+++ Information supplied
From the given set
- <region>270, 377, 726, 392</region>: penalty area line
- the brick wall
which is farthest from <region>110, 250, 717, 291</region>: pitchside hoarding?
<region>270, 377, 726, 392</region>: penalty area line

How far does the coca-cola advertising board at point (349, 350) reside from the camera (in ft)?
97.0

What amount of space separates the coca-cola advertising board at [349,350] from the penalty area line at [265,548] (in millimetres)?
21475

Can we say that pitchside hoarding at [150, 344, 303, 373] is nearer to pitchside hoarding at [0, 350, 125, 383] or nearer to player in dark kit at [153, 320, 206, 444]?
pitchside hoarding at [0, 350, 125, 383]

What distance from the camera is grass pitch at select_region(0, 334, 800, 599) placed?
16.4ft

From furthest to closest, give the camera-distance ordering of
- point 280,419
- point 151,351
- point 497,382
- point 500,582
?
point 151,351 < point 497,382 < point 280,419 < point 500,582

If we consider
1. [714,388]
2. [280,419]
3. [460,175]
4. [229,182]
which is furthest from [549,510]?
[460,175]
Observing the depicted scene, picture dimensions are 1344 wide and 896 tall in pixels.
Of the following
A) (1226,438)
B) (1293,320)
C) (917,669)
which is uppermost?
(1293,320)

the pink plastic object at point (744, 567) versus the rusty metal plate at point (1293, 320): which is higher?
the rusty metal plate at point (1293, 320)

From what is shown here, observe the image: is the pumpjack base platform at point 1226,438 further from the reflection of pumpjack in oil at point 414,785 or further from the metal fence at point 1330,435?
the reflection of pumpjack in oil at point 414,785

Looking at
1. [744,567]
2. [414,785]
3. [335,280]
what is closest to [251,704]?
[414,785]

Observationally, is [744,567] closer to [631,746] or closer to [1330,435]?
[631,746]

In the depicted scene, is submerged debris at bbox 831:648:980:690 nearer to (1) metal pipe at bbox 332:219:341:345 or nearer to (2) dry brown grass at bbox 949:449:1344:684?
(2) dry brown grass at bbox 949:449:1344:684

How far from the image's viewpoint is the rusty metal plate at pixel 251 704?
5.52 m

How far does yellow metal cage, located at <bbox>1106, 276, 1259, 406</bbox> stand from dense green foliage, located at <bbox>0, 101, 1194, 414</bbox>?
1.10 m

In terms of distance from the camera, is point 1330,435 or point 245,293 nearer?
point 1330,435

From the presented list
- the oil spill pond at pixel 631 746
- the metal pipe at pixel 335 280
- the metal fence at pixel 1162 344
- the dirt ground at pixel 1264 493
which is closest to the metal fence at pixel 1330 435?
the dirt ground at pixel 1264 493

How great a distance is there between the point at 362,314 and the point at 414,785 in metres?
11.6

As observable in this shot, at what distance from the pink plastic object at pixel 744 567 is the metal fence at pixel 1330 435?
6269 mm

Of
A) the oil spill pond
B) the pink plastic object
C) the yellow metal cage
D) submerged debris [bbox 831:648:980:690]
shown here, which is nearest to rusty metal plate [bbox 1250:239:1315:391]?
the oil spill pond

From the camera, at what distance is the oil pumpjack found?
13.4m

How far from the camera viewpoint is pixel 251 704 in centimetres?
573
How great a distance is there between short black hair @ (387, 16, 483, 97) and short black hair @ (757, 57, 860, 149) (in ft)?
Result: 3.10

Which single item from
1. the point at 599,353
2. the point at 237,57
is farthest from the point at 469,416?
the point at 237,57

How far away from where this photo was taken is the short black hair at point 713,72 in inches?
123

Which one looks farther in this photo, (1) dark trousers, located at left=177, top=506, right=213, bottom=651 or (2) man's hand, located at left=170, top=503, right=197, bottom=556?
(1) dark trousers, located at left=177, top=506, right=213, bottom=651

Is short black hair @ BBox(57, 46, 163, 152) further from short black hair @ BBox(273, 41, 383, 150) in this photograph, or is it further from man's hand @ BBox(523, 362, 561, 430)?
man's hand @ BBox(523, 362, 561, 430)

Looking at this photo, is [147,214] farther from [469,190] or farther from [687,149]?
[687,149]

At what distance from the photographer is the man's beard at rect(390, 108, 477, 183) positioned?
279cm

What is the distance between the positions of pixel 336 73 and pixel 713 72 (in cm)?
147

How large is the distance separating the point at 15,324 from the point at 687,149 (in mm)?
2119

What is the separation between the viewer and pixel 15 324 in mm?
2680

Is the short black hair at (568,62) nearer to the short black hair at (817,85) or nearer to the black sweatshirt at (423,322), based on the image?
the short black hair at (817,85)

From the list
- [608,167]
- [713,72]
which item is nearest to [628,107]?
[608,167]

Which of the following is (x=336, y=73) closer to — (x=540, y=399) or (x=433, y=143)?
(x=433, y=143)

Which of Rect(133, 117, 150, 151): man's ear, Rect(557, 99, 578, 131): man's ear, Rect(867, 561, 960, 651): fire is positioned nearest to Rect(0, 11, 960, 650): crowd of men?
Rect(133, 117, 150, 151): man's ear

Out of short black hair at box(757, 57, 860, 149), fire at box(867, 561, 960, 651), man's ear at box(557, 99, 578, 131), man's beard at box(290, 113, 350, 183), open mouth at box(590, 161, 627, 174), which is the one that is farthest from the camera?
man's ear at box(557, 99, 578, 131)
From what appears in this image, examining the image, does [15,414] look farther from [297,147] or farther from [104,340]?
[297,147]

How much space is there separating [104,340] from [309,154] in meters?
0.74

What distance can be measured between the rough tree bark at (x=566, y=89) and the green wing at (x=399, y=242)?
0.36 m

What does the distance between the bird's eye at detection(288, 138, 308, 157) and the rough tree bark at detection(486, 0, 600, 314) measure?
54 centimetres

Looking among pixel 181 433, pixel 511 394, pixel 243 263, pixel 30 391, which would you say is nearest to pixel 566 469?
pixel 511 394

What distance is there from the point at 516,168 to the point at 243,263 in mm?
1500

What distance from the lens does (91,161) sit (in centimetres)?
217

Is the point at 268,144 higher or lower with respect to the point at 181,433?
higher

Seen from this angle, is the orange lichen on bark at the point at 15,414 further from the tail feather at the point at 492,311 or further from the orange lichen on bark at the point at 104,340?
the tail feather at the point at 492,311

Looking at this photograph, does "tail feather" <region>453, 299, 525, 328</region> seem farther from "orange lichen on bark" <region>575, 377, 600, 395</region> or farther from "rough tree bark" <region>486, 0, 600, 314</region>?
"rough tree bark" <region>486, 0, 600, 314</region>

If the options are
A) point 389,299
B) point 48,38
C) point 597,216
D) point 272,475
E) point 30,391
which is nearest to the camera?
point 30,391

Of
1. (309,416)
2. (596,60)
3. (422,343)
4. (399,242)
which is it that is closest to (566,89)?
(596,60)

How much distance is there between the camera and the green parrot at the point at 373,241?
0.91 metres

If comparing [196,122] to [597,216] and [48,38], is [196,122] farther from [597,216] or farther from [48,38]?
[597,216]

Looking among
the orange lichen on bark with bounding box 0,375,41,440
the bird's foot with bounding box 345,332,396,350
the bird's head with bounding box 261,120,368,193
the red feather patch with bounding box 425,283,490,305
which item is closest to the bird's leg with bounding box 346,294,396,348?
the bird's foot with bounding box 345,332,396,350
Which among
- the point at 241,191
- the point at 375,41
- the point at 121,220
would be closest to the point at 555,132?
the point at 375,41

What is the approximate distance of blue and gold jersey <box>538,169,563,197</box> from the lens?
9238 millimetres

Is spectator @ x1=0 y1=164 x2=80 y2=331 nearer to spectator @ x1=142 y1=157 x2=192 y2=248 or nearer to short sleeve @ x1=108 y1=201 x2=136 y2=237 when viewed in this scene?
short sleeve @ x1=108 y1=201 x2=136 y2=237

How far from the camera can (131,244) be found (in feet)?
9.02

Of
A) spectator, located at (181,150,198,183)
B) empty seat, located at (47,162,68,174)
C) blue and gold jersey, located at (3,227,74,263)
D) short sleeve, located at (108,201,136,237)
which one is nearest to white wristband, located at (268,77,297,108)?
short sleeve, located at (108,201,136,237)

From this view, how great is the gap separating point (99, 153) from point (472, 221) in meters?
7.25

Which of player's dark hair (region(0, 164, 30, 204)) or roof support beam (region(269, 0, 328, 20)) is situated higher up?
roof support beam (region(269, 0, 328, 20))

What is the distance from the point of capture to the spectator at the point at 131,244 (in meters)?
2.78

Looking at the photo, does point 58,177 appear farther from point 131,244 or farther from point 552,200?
++++++
- _Given task_: Take the line in which "From this view, how" occurs and each subsequent line through the end; give these lines again without alteration.

- _Exercise output_:
From this view, how great is the gap separating point (99, 153) from point (472, 221) in meters?
7.25

Which of player's dark hair (region(0, 164, 30, 204)) or roof support beam (region(269, 0, 328, 20)) is situated higher up?
roof support beam (region(269, 0, 328, 20))

What is the distance from the point of capture to the spectator at the point at 131,244 (in meters)?
2.78

Looking at the photo, does point 58,177 appear farther from point 131,244 or farther from point 552,200?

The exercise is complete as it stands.